Elaborato richiesto
Ricopi fedelmente, dall'articolo sulla crisi del bipolarismo americano, il brano che inizia con "C’è molto Obama" e prosegue fino a "socialdemocratico Bernie Sanders.".

Testo fornito
== == ==

C’è molto Obama nella crisi del bipolarismo americano
12 Febbraio 2016
Ogni tanto il presidente Obama scende dall’empireo ed è costretto a fare i conti con la realtà. E’ accaduto per esempio con le primarie in New Hampshire, modello di vecchio bipolarismo e test per la democrazia Usa che sta cambiando, vista la sorprendente affermazione di due ‘irregolari’ della politica americana come il miliardario Donald Trump e il socialdemocratico Bernie Sanders.
La politica negli Usa si è “ammalata”, ha commentato Obama, aggiungendo che in passato democratici e repubblicani non passavano il tempo solo a darsi “dell’idiota o del fascista”. In realtà è un malessere che non riguarda solo gli Stati Uniti. Le democrazie occidentali più o meno bipolari perdono colpi. E’ accaduto in Francia. Si è ripetuto in Spagna. Può succedere in Italia. Le Pen, Podemos, Grillo, Corbyn in Gran Bretagna e adesso Sanders e Trump in America.

== == ==

Dati forniti
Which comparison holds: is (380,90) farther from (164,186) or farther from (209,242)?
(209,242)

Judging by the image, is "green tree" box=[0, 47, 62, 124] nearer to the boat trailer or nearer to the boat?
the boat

== == ==

Risposta al compito
C’è molto Obama nella crisi del bipolarismo americano
12 Febbraio 2016
Ogni tanto il presidente Obama scende dall’empireo ed è costretto a fare i conti con la realtà. E’ accaduto per esempio con le primarie in New Hampshire, modello di vecchio bipolarismo e test per la democrazia Usa che sta cambiando, vista la sorprendente affermazione di due ‘irregolari’ della politica americana come il miliardario Donald Trump e il socialdemocratico Bernie Sanders.